─── Provided passage

VParC: A
Compression Scheme for Numeric Data in Column-oriented Databases
Ke Yan1, Hong Zhu1
and Kevin Lü2
1School of Computer Science and Technology, Huazhong University of Science and Technology, China
2Brunel University, UK
Abstract: Compression is one of
the most important techniques in data management, which is usually used to
improve the query efficiency in database. However, there are some
restrictions on existing compression algorithms that have been applied to
numeric data in column-oriented databases. First, a compression algorithm is
suitable only for columns with certain data distributions not for all kinds of data
columns; second, a data column with irregular distribution is hard to be
compressed; third, the data column compressed by using heavyweight methods
cannot be operated before decompression which leads to inefficient query. Based
on the fact that it is more possible for a column to have sub-regularity than
have global-regularity, we developed a compression scheme called Vertically
Partitioning Compression (VParC). This method is suitable for columns with
different data distributions, even for irregular columns in some cases. The
more important thing is that data compressed by VParC can be operated directly without
decompression in advance. Details of the compression and query evaluation approaches
are presented in this paper and the results of our experiments demonstrate the promising features of VParC.
Keywords: Column-stores, data management, compression, query processing,
analytical workload.
Received August 28, 2013; accepted 21
April, 2014

──────
─── Information shown

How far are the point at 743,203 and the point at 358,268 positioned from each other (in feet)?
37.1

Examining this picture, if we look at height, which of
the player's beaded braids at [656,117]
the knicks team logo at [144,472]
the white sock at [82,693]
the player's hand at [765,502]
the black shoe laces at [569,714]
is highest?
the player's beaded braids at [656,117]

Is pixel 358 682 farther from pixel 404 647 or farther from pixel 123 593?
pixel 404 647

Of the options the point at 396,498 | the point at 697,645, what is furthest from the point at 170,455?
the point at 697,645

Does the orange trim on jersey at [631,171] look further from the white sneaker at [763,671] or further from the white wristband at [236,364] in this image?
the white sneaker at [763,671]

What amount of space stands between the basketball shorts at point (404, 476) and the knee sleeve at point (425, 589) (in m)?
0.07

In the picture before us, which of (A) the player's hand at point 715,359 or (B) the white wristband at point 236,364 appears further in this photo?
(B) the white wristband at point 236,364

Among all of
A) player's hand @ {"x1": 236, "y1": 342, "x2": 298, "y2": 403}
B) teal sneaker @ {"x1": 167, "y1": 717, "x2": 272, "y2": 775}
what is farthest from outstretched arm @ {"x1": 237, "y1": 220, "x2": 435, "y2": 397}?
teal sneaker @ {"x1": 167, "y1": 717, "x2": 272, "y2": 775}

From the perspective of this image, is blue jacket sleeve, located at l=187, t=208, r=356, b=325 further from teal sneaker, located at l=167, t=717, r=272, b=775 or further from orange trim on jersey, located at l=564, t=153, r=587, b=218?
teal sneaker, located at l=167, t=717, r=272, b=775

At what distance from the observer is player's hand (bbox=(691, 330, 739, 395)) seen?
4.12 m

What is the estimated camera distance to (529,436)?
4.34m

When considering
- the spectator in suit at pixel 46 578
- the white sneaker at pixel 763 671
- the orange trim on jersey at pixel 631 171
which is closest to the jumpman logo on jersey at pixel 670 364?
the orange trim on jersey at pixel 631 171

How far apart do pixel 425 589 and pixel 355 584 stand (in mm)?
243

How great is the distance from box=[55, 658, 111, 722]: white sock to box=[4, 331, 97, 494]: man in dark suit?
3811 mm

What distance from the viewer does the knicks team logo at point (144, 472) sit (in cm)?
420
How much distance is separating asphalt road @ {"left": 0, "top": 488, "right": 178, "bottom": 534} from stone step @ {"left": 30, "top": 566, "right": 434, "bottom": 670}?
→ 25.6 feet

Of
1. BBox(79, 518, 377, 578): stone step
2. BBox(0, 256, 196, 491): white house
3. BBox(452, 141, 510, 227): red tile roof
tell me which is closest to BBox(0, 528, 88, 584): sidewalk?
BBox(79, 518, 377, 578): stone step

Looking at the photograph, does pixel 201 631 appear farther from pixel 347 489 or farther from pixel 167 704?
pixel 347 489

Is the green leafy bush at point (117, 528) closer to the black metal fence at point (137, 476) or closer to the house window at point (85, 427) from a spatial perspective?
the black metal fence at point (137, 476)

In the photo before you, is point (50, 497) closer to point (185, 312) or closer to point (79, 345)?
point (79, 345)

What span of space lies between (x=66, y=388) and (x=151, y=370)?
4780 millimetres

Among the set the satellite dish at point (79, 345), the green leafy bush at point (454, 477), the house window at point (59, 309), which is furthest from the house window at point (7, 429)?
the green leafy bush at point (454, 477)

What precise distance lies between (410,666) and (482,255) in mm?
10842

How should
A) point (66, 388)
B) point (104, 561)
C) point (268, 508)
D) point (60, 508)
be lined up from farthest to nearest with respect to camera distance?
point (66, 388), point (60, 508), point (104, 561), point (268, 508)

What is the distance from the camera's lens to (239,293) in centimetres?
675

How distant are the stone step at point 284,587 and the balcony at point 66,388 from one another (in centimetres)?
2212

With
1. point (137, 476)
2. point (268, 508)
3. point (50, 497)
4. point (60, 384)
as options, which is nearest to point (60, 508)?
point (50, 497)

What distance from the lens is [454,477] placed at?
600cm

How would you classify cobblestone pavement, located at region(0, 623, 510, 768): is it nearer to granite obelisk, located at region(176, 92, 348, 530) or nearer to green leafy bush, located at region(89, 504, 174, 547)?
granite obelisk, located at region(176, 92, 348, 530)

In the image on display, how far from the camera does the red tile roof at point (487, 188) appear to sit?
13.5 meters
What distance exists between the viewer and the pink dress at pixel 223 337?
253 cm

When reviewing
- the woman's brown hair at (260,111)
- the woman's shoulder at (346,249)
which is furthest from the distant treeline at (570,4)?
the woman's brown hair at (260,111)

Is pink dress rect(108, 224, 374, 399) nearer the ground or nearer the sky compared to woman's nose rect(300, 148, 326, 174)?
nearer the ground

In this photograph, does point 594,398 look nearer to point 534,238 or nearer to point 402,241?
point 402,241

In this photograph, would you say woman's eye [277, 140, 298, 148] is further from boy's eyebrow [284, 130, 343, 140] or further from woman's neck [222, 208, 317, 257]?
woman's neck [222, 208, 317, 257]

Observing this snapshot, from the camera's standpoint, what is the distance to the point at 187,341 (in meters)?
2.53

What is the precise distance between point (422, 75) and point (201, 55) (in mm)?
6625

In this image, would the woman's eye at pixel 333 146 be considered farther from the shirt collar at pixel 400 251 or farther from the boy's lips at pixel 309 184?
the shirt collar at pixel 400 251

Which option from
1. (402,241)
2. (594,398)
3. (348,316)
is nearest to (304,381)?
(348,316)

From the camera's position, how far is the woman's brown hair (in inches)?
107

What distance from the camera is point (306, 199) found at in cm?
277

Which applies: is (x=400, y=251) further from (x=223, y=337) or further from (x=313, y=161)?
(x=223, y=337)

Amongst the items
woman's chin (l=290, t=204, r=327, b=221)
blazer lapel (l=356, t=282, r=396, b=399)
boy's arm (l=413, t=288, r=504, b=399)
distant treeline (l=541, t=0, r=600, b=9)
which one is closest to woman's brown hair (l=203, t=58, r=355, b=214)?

──────

_Problems_:
- a) Rewrite the paragraph of the VParC abstract that begins "Abstract: Compression is one of" as a bulleted list, keeping its main facts.
- b) Using the VParC abstract, answer each question briefly:
(i) Which university is Kevin Lü affiliated with?
(ii) What does the name VParC stand for?
(iii) On what date was the paper accepted?
- c) Decide whether each statement agrees with the VParC abstract. Answer yes or no, and quote the words that decide it.
(i) The scheme is designed for text data in row-oriented databases.
(ii) Data compressed by VParC must be decompressed before it can be operated on.
(iii) The paper was received in August 2013.

_Exercise solutions_:
- a)
- Compression is one of the most important data management techniques and is usually used to improve query efficiency in databases.
- Existing compression algorithms applied to numeric data in column-oriented databases have three restrictions:
  - each algorithm suits only columns with certain data distributions, not all kinds of columns;
  - a column with irregular distribution is hard to compress;
  - a column compressed with heavyweight methods cannot be operated on before decompression, which leads to inefficient queries.
- A column is more likely to have sub-regularity than global-regularity, so the authors developed a scheme called Vertically Partitioning Compression (VParC).
- VParC suits columns with different data distributions, and in some cases even irregular columns.
- Data compressed by VParC can be operated on directly, without decompressing it first.
- The paper presents the compression and query evaluation approaches, and its experiments demonstrate VParC's promising features.

- b)
(i) Brunel University, UK
(ii) Vertically Partitioning Compression
(iii) 21 April, 2014

- c)
(i) No: "Compression Scheme for Numeric Data in Column-oriented Databases"
(ii) No: "data compressed by VParC can be operated directly without decompression in advance"
(iii) Yes: "Received August 28, 2013"